*** Opening of Dataset extract ***
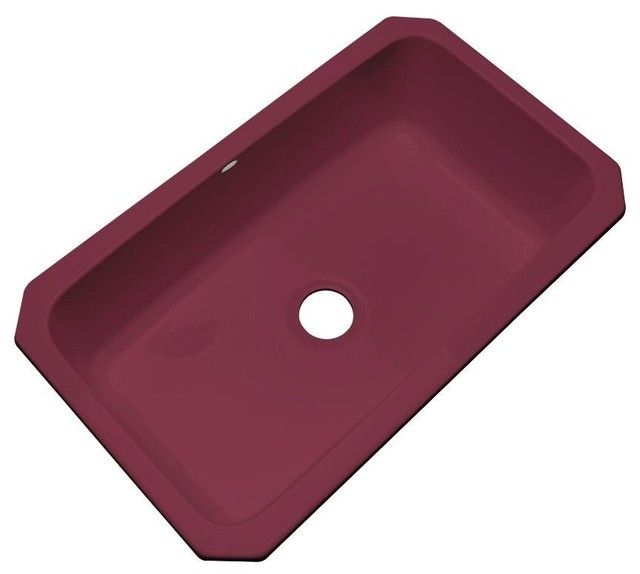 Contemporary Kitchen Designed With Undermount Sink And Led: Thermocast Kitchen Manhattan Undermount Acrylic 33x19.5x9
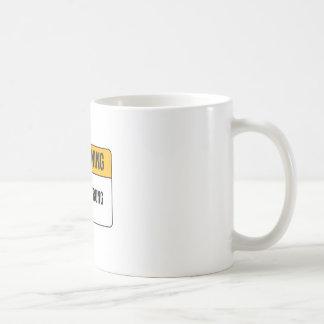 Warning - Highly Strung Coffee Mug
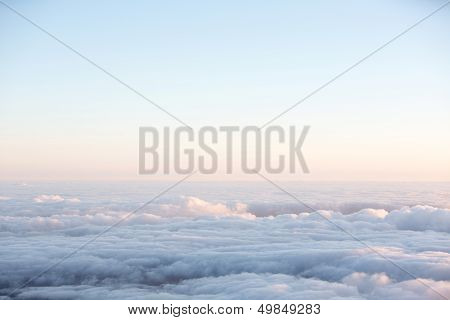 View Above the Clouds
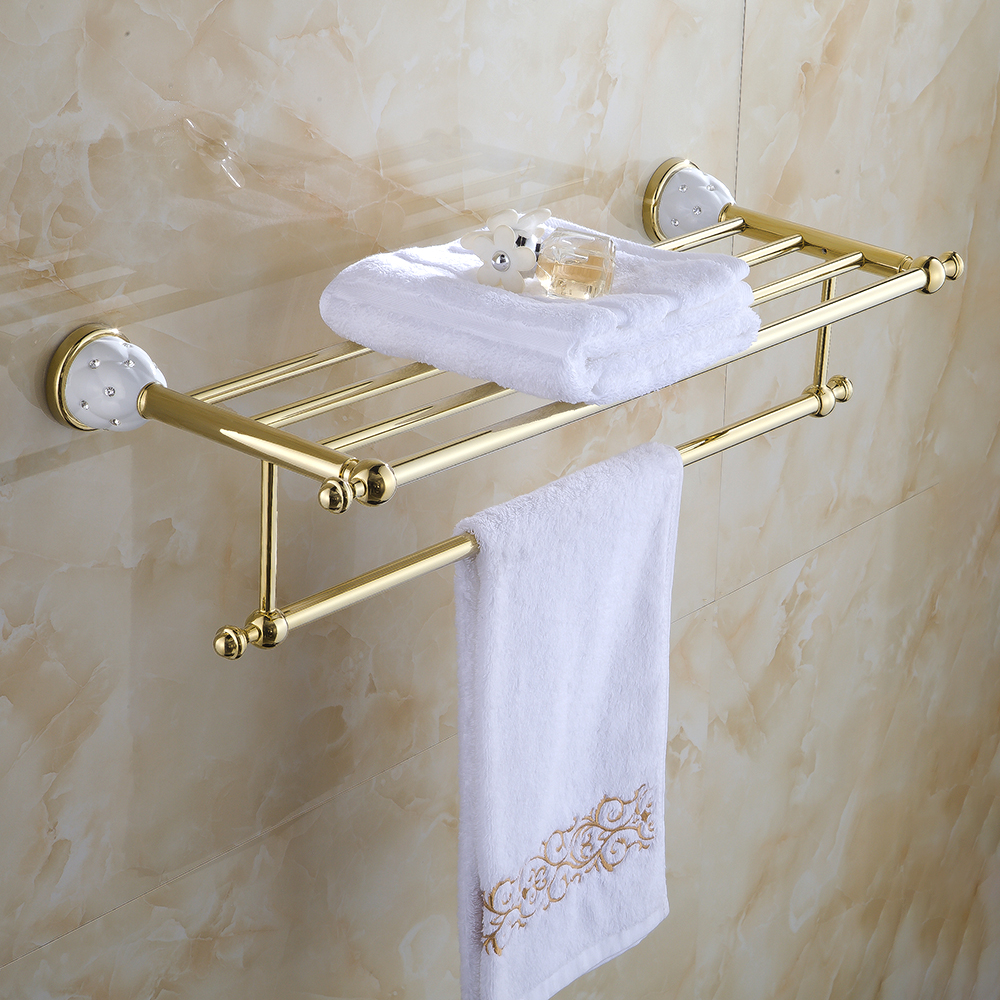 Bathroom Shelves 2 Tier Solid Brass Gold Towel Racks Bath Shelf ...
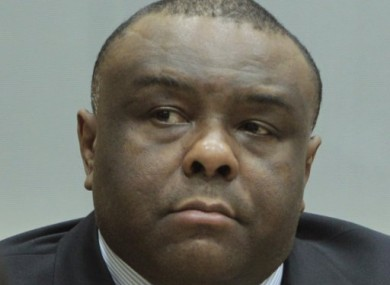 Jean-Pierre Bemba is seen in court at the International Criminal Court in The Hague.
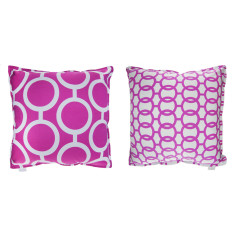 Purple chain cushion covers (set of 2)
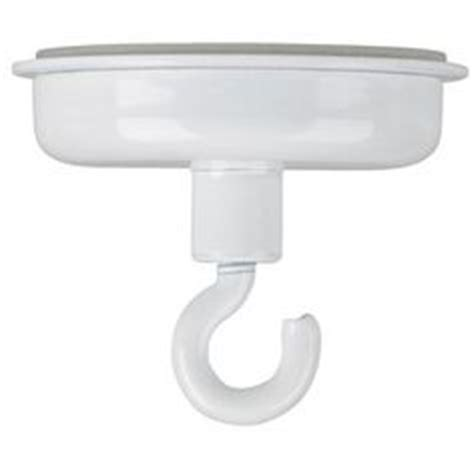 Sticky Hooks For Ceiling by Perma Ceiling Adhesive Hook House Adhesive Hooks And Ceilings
*** Close of Dataset extract ***
### About this task
Starting at the line that holds "View Above the Clouds", copy each line exactly through the end of the material above, keeping both ends and dropping the pictures.

### Response to the task
 View Above the Clouds
 Bathroom Shelves 2 Tier Solid Brass Gold Towel Racks Bath Shelf ...
 Jean-Pierre Bemba is seen in court at the International Criminal Court in The Hague.
 Purple chain cushion covers (set of 2)
 Sticky Hooks For Ceiling by Perma Ceiling Adhesive Hook House Adhesive Hooks And Ceilings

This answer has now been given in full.